**Records provided**:
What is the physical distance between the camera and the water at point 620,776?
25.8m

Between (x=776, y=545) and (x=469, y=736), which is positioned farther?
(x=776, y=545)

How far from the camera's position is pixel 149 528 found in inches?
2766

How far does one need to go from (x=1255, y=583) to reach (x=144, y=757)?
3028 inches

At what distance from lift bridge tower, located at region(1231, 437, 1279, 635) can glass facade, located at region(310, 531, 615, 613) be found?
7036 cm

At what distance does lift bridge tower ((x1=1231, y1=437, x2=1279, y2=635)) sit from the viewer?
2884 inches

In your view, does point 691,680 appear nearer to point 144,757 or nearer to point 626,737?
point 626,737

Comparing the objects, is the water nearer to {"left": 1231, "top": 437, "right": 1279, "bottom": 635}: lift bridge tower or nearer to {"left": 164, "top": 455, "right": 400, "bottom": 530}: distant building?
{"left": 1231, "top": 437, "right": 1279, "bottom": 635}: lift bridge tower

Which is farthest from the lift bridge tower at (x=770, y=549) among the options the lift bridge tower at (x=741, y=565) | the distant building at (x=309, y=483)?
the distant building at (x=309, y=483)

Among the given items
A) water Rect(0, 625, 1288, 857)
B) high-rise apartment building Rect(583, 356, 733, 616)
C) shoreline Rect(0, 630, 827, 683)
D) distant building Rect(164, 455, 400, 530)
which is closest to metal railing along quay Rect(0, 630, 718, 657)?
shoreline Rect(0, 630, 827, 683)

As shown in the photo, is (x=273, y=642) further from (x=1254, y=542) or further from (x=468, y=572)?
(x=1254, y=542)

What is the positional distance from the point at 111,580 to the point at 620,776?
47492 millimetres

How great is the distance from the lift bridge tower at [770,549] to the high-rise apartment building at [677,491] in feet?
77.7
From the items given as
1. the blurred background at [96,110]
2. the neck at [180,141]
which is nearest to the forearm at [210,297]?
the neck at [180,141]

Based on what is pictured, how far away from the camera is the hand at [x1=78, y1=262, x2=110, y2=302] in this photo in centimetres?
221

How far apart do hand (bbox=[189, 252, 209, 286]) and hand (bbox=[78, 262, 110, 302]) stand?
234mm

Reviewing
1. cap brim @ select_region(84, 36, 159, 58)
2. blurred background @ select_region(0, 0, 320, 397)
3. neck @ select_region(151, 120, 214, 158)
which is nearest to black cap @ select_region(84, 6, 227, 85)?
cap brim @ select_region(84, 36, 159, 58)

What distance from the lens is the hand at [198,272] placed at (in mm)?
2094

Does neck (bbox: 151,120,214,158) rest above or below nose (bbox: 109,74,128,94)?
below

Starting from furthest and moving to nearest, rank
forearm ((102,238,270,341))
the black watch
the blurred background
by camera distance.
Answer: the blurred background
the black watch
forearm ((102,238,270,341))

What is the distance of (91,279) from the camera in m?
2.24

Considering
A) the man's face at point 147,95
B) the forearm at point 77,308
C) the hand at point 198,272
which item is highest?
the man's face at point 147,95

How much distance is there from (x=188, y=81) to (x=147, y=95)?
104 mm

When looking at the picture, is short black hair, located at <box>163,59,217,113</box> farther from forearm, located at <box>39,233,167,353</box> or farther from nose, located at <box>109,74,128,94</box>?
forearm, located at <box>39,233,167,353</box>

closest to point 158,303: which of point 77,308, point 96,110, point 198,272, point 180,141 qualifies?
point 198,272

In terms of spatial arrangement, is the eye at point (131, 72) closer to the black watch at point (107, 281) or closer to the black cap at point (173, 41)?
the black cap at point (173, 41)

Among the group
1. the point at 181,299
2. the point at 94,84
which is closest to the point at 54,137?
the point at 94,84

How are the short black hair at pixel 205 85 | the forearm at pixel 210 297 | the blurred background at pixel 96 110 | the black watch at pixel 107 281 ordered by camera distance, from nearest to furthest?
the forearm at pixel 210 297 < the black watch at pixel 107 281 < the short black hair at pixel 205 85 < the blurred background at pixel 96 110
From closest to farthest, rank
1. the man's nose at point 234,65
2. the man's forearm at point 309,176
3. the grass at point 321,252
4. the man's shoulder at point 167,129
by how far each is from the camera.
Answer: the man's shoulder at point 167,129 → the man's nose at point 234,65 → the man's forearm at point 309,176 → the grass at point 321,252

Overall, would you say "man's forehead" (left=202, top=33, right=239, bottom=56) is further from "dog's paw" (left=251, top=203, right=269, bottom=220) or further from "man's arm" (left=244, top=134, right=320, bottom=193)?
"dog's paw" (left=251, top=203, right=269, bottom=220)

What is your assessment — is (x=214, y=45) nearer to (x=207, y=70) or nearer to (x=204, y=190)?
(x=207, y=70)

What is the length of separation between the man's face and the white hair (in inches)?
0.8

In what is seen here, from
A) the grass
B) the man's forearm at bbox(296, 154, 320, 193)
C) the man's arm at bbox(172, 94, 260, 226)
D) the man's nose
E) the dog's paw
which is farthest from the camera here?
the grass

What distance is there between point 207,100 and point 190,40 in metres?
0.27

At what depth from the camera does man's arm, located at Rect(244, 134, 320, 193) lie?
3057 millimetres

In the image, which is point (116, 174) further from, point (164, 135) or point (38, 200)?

**Work instructions**: Return all of the records above word for word, with no changes.

**Answer to this exercise**:
What is the physical distance between the camera and the water at point 620,776?
25.8m

Between (x=776, y=545) and (x=469, y=736), which is positioned farther?
(x=776, y=545)

How far from the camera's position is pixel 149 528 found in inches?
2766

How far does one need to go from (x=1255, y=583) to reach (x=144, y=757)?
3028 inches

At what distance from lift bridge tower, located at region(1231, 437, 1279, 635) can glass facade, located at region(310, 531, 615, 613) be found?
7036 cm

At what distance does lift bridge tower ((x1=1231, y1=437, x2=1279, y2=635)) sit from the viewer?
2884 inches

In your view, does point 691,680 appear nearer to point 144,757 or nearer to point 626,737?
point 626,737

Comparing the objects, is the water nearer to {"left": 1231, "top": 437, "right": 1279, "bottom": 635}: lift bridge tower or nearer to {"left": 164, "top": 455, "right": 400, "bottom": 530}: distant building?
{"left": 1231, "top": 437, "right": 1279, "bottom": 635}: lift bridge tower

Which is farthest from the lift bridge tower at (x=770, y=549) among the options the lift bridge tower at (x=741, y=565) | the distant building at (x=309, y=483)?
the distant building at (x=309, y=483)

Among the given items
A) water Rect(0, 625, 1288, 857)
B) high-rise apartment building Rect(583, 356, 733, 616)
C) shoreline Rect(0, 630, 827, 683)
D) distant building Rect(164, 455, 400, 530)
which is closest to metal railing along quay Rect(0, 630, 718, 657)?
shoreline Rect(0, 630, 827, 683)

As shown in the photo, is (x=273, y=642) further from (x=1254, y=542) or further from (x=468, y=572)?
(x=1254, y=542)

What is the positional distance from the point at 111,580 to the point at 620,776?
47492 millimetres

How great is the distance from the lift bridge tower at [770,549] to the high-rise apartment building at [677,491] in feet?
77.7
From the items given as
1. the blurred background at [96,110]
2. the neck at [180,141]
which is nearest to the forearm at [210,297]?
the neck at [180,141]

Based on what is pictured, how far away from the camera is the hand at [x1=78, y1=262, x2=110, y2=302] in this photo in centimetres?
221

How far apart do hand (bbox=[189, 252, 209, 286]) and hand (bbox=[78, 262, 110, 302]) stand?
234mm

Reviewing
1. cap brim @ select_region(84, 36, 159, 58)
2. blurred background @ select_region(0, 0, 320, 397)
3. neck @ select_region(151, 120, 214, 158)
which is nearest to black cap @ select_region(84, 6, 227, 85)?
cap brim @ select_region(84, 36, 159, 58)

What distance from the lens is the hand at [198,272] placed at (in mm)?
2094

Does neck (bbox: 151,120,214,158) rest above or below nose (bbox: 109,74,128,94)?
below

Starting from furthest and moving to nearest, rank
forearm ((102,238,270,341))
the black watch
the blurred background
by camera distance.
Answer: the blurred background
the black watch
forearm ((102,238,270,341))

What is the distance of (91,279) from the camera in m?
2.24

Considering
A) the man's face at point 147,95
B) the forearm at point 77,308
C) the hand at point 198,272
which item is highest?
the man's face at point 147,95

How much distance is there from (x=188, y=81) to (x=147, y=95)?
104 mm

When looking at the picture, is short black hair, located at <box>163,59,217,113</box> farther from forearm, located at <box>39,233,167,353</box> or farther from nose, located at <box>109,74,128,94</box>?
forearm, located at <box>39,233,167,353</box>

closest to point 158,303: which of point 77,308, point 96,110, point 198,272, point 180,141 qualifies?
point 198,272

In terms of spatial arrangement, is the eye at point (131, 72) closer to the black watch at point (107, 281) or closer to the black cap at point (173, 41)?
the black cap at point (173, 41)

Among the group
1. the point at 181,299
2. the point at 94,84
which is closest to the point at 54,137?
the point at 94,84

How are the short black hair at pixel 205 85 | the forearm at pixel 210 297 | the blurred background at pixel 96 110 | the black watch at pixel 107 281 ordered by camera distance, from nearest to furthest?
the forearm at pixel 210 297 < the black watch at pixel 107 281 < the short black hair at pixel 205 85 < the blurred background at pixel 96 110
From closest to farthest, rank
1. the man's nose at point 234,65
2. the man's forearm at point 309,176
3. the grass at point 321,252
4. the man's shoulder at point 167,129
by how far each is from the camera.
Answer: the man's shoulder at point 167,129 → the man's nose at point 234,65 → the man's forearm at point 309,176 → the grass at point 321,252

Overall, would you say "man's forehead" (left=202, top=33, right=239, bottom=56) is further from "dog's paw" (left=251, top=203, right=269, bottom=220) or further from "man's arm" (left=244, top=134, right=320, bottom=193)?
"dog's paw" (left=251, top=203, right=269, bottom=220)

What is your assessment — is (x=214, y=45) nearer to (x=207, y=70) or nearer to (x=204, y=190)?
(x=207, y=70)

What is the length of separation between the man's face and the white hair (in inches)?
0.8

In what is seen here, from
A) the grass
B) the man's forearm at bbox(296, 154, 320, 193)
C) the man's arm at bbox(172, 94, 260, 226)
D) the man's nose
E) the dog's paw
which is farthest from the camera here?
the grass

What distance is there between point 207,100 and point 190,40 in metres?
0.27

At what depth from the camera does man's arm, located at Rect(244, 134, 320, 193) lie?
3057 millimetres

In the image, which is point (116, 174) further from, point (164, 135) or point (38, 200)?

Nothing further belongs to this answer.